Task requirements ▸ Look through the entries below and count the lines that contain "burst". Reply with that number only.

Data ▸
━━━━━━━━━━━━━━━━

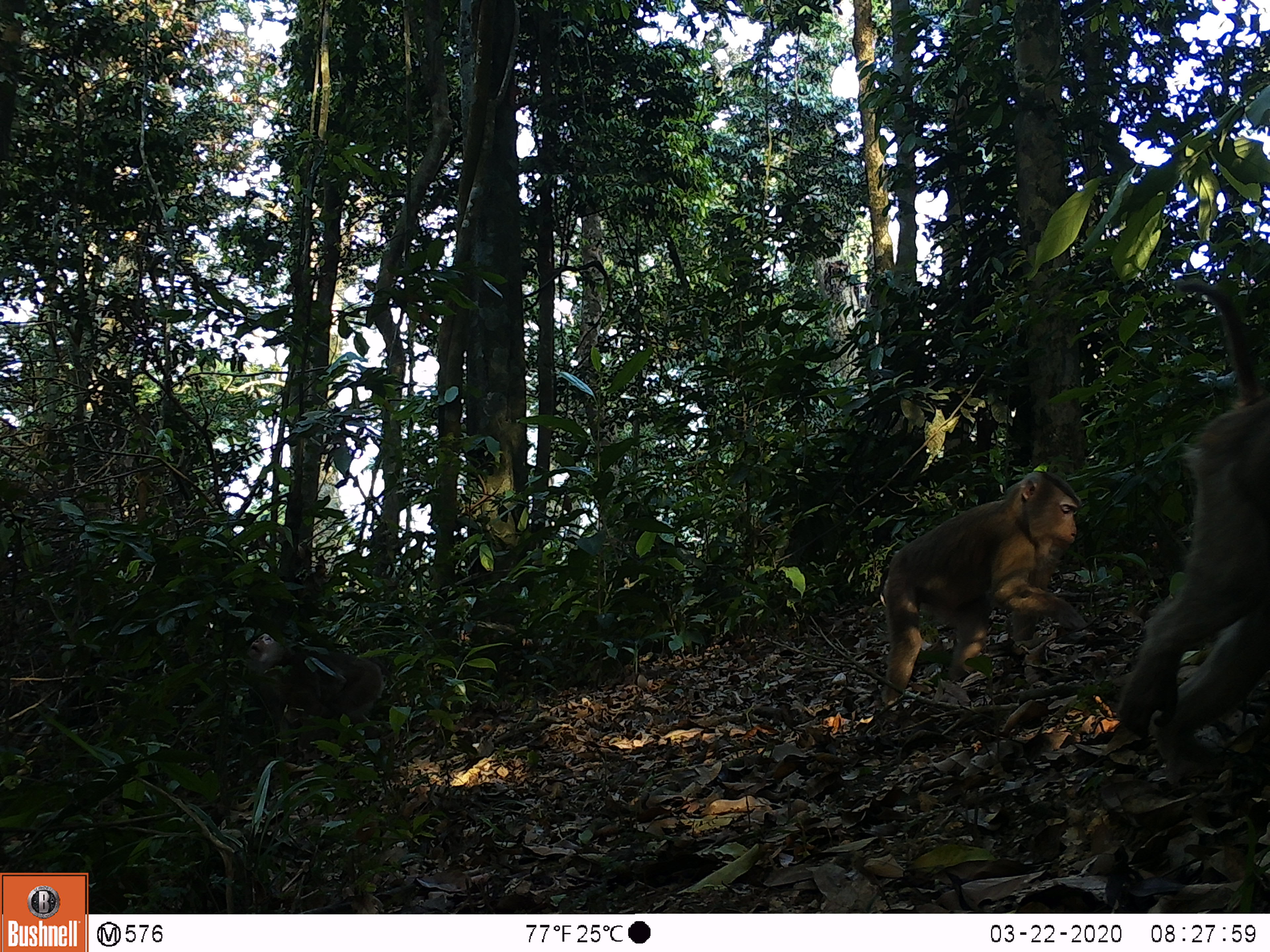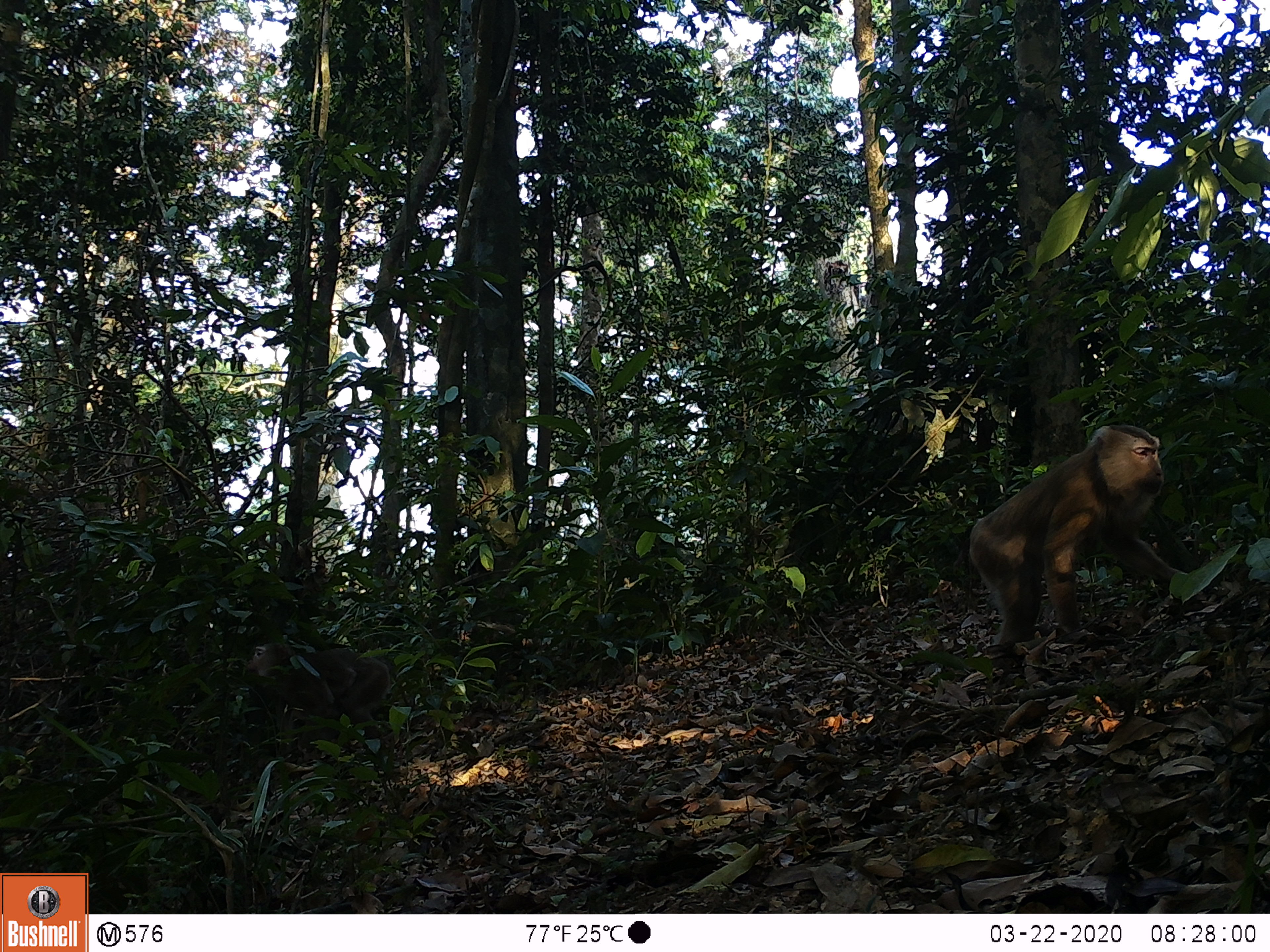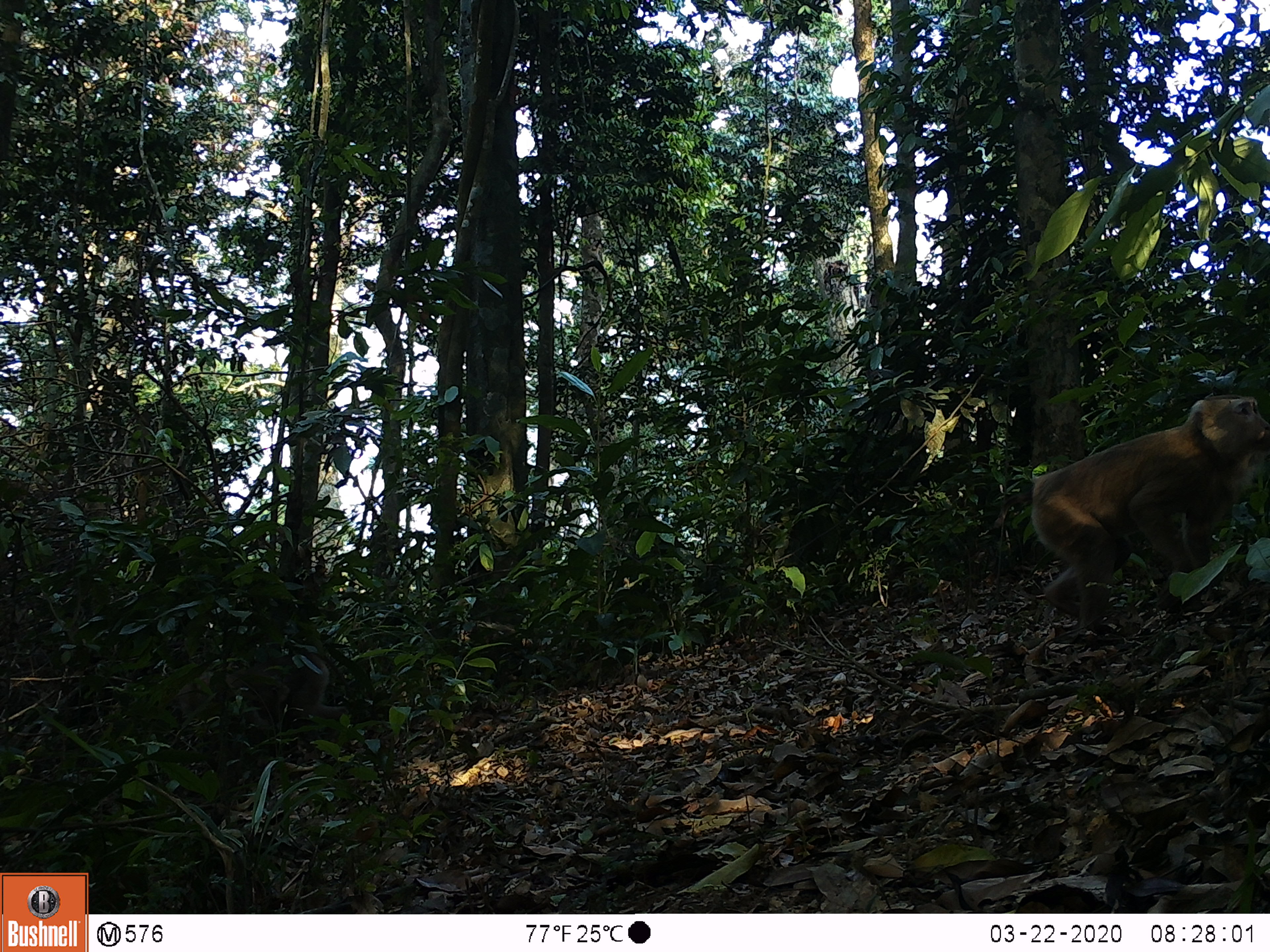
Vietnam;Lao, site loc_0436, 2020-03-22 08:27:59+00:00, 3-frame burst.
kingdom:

━━━━━━━━━━━━━━━━

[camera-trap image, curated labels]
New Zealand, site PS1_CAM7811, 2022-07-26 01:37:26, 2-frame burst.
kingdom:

━━━━━━━━━━━━━━━━

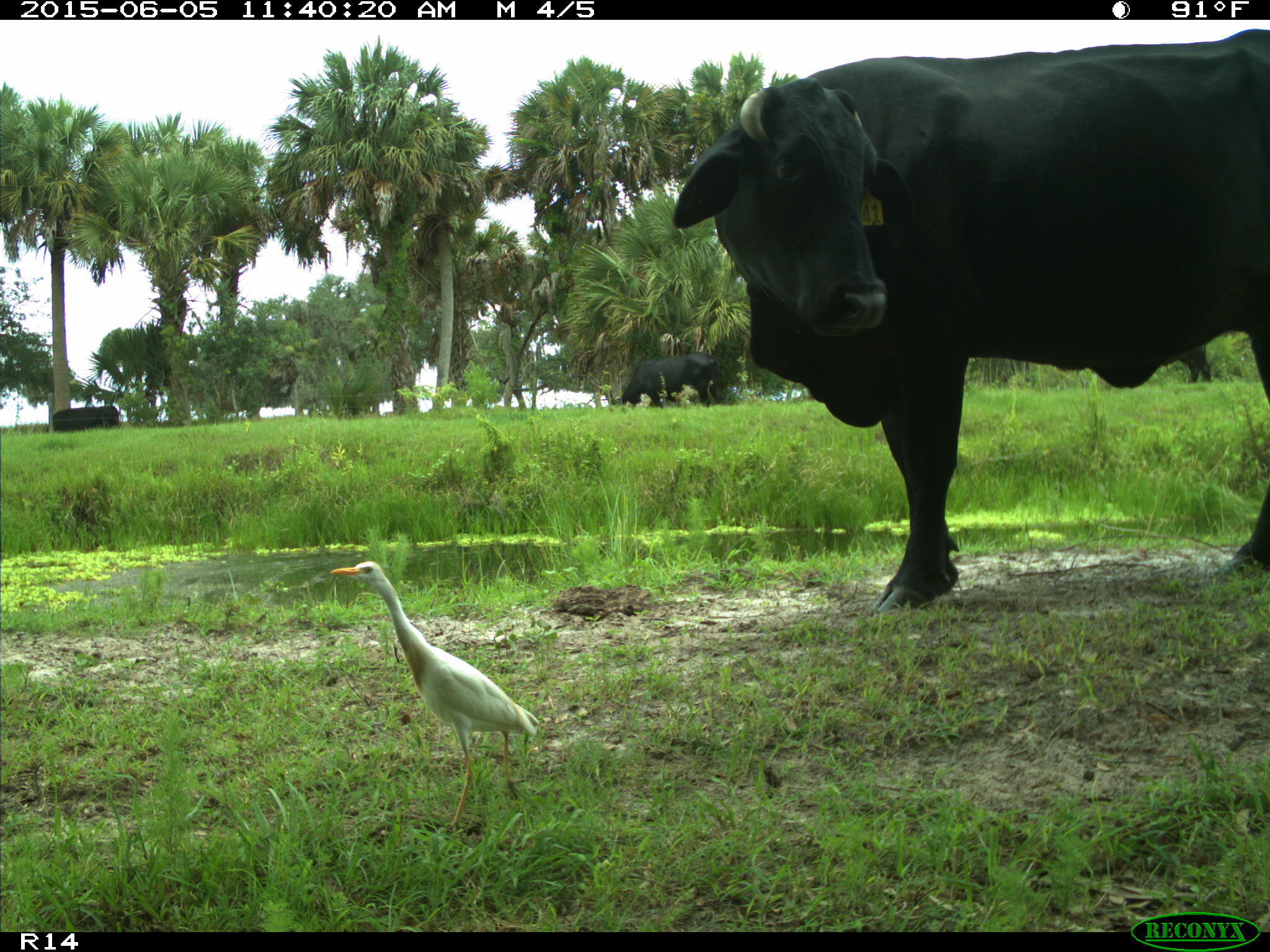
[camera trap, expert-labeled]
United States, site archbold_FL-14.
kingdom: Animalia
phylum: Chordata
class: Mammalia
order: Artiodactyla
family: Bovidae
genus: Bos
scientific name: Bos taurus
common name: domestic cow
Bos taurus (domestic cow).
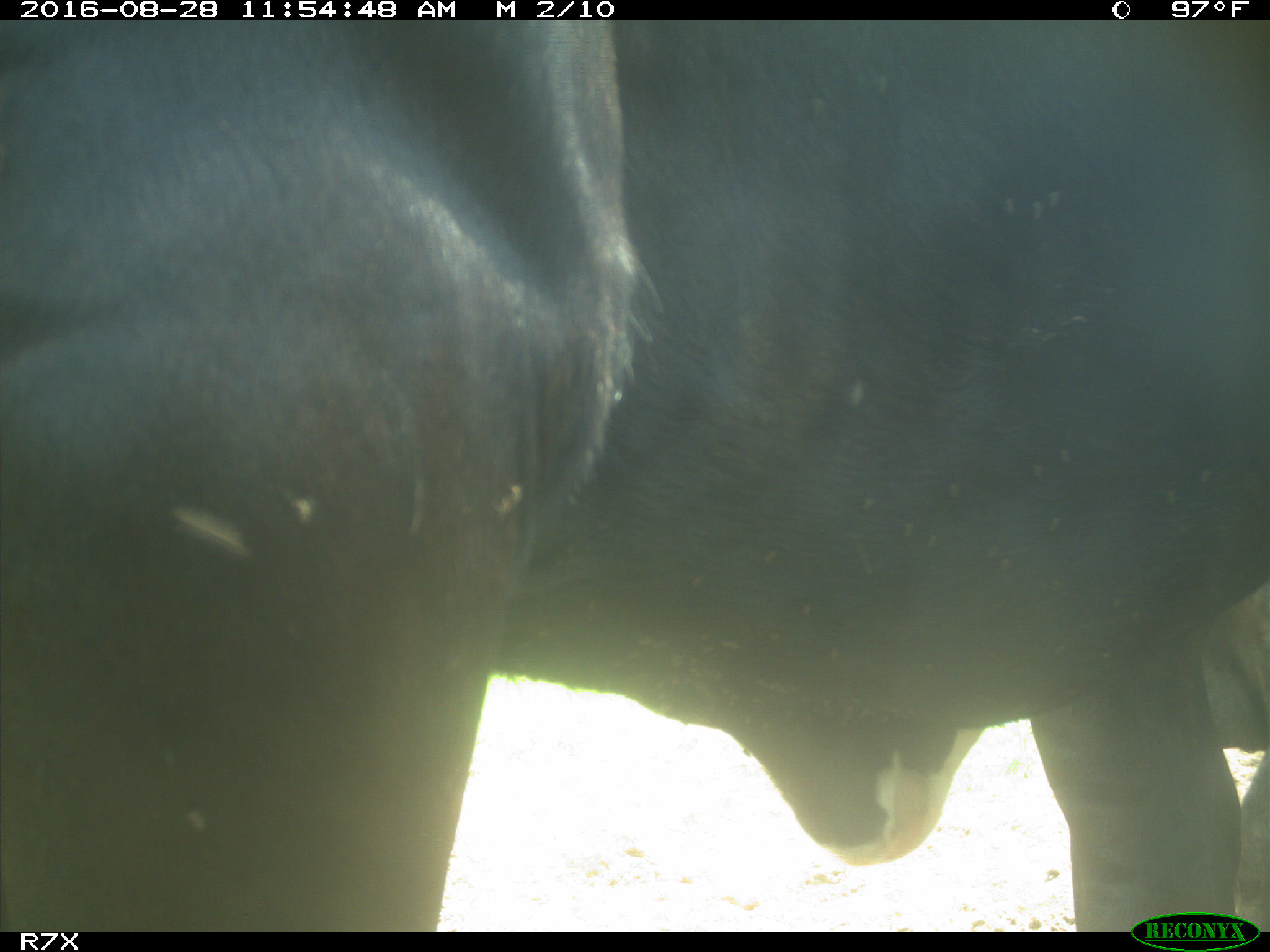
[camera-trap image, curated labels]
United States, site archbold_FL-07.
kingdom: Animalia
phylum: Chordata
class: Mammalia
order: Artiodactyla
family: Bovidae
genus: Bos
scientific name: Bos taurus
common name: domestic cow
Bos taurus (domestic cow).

━━━━━━━━━━━━━━━━

Task result ▸ 2